TASKS TO CARRY OUT:
1. Answer these questions using the text on Spike Jonze's awards:
(a) What was Jonze's first feature film as a director, and in what year was it released?
(b) Which prize did he win at the Berlin International Film Festival, and for which film?
(c) Which Academy Award did he win for Her?
2. Carry on the text about Spike Jonze's awards and nominations from the point where it ends.

SELECTED TEXT:
-- BEGIN --

Spike Jonze is an American director, screenwriter, producer and actor who has received various awards and nominations, including an Academy Award, two Directors Guild of America Awards, a Golden Globe Award, a Grammy Award, and a Writers Guild of America Award.

Jonze began his feature film directing career with the fantasy comedy film Being John Malkovich (1999), which was met with critical acclaim and earned him nominations for the Academy Award for Best Director and the Directors Guild of America Award for Outstanding Directing for Feature Films. For the comedy-drama metafilm Adaptation. (2002), he was nominated for the Golden Globe Award for Best Director and won the Silver Bear Grand Jury Prize at the Berlin International Film Festival. In 2013, he released the sci-fi romantic comedy film Her, which earned him numerous accolades for his writing, including the Golden Globe Award, the Writers Guild of America Award and the Academy Award for Best Original Screenplay. Jonze was also nominated for Best Picture and Best Original Song at the 86th Academy Awards.

-- END --

SUPPLIED DATA:
-- BEGIN --

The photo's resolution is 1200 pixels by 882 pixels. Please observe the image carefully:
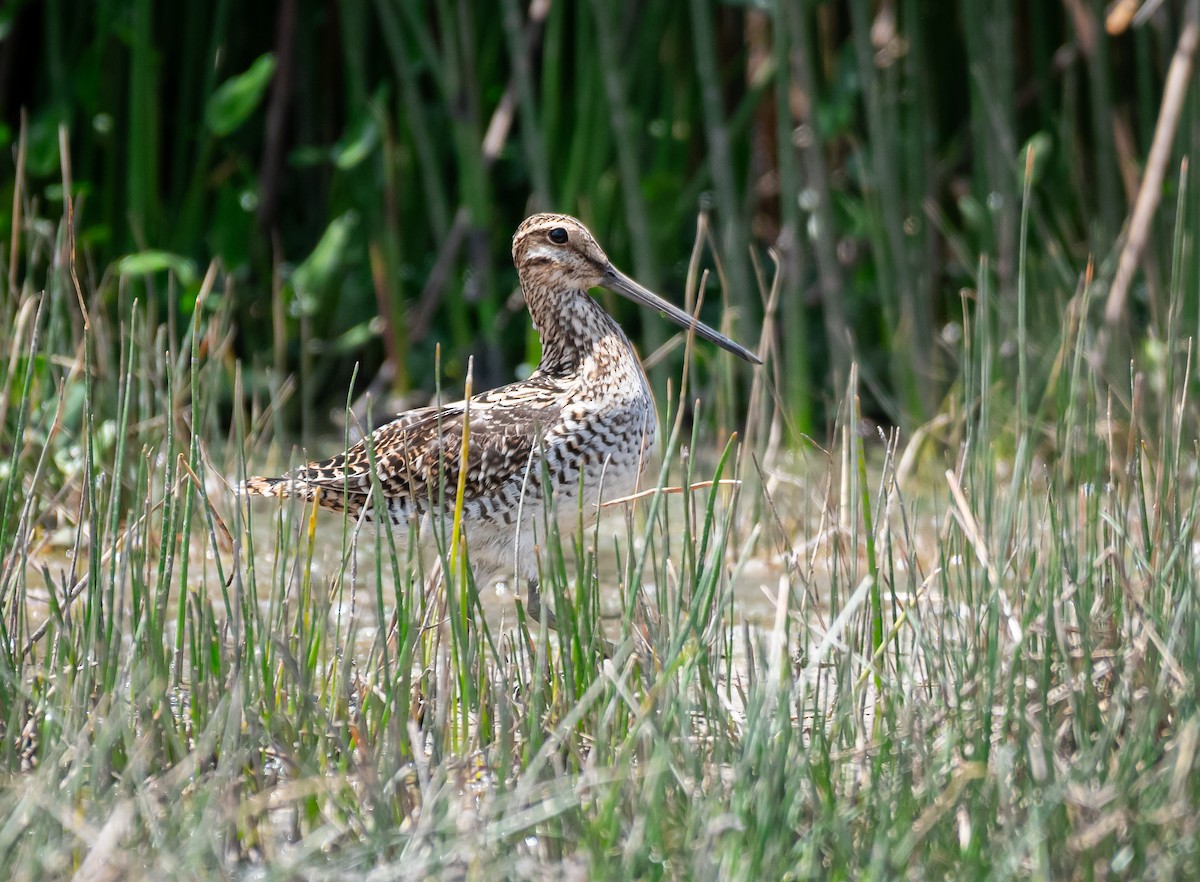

-- END --

RESULTS FOR EACH TASK:
1.
(a) Being John Malkovich, released in 1999.
(b) The Silver Bear Grand Jury Prize, for Adaptation.
(c) The Academy Award for Best Original Screenplay.

2.
Jonze has directed several music videos, winning the Grammy Award for Fatboy Slim's "Weapon of Choice" (2001), and various commercials for companies like Apple, Adidas or Gap, receiving two Directors Guild of America Awards for Outstanding Directing for Commercials. For his television work, he was nominated for five Primetime Emmy Awards, thanks to his production and writing credits on documentary series like Gaycation (2016–17), Jim & Andy: The Great Beyond (2017) and Beastie Boys Story (2020).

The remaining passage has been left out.